Audi announce new simulator driver as they take next step in F1 power unit development
Audi have signed Swiss racing pro Neel Jani as their new simulator driver as they take the next step in developing a power unit for their Formula 1 project. Jani, 39, is a former test and reserve driver for Red Bull Racing and, as a member of the Porsche factory team, he won the FIA World Endurance Championship in 2016 as well as the famous 24-hour race at Le Mans.
German brand Audi announced last summer that they would enter F1 from 2026, when new regulations come in, and would be building their own power unit.
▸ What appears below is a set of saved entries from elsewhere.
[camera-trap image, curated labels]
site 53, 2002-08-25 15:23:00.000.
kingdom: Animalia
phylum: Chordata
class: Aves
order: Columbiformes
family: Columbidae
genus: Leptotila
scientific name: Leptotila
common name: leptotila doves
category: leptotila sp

They soon struck a deal to take over the Sauber works team – currently Alfa Romeo – for their entry.
Plenty of preparation has gone into the project, with the likes of Andreas Seidl leaving McLaren in December to join as the new Sauber CEO while former McLaren technical director James Key will join the team in September.
Jani, who has also driven in GP2 and Formula E, will now have his own important role to play for Audi as he supports the development of the power unit with his vast experience. An update of the dynamic driving simulator for the work on the F1 hybrid powertrain is also being run at Audi’s Neuberg site in parallel.
“I am delighted to accompany Audi on their way into Formula 1,” said Jani. “It is both an honor and a great responsibility to be involved in a project of this magnitude at an early stage.
“I am sure that with my experience from Formula 1 and [sportscar] projects I can forge good links between theory and practice.”
Oliver Hoffman, Member of the Board of Management for Technical Development of Audi AG, added: “Just like in production development, simulation plays a major role in our Formula 1 project.
“Our simulator is an important tool for the power unit development. It requires a development driver who, in addition to a grasp of technology, brings versatile experience to the project, especially in terms of energy management in racing conditions.”
Audi have also stated that, since the end of 2022, testing of a one-cylinder engine has been delivering “valuable results” for the development of the power unit. The manufacturer added that the continuing concept phase is laying the groundwork of the power unit for 2026, when the new regulations will provide for increasing electrification.
The electric motor will deliver nearly the same output as the internal combustion engine and the 1.6-litre turbo engines will be powered by sustainable synthetic fuel.
“At the moment, we are mainly focused on fundamental concept questions with high relevance to performance,” said Adam Baker, CEO of Audi Formula Racing GmbH.
“However, in evaluating various technical solutions we rely not only on digital methods. Know-how, experience and practically relevant development are indispensable elements of drawing the right conclusions from the simulation.
"With that combination, we can assess various operating strategies at an early stage and pave the way for efficient energy management of the power unit.”
Audi have also said the first hybrid power unit, consisting of the internal combustion engine, electric motor, battery and control electronics, is planned to be run on their dyno before the year is out. That will then provide the basis for the future vehicle concept going forward.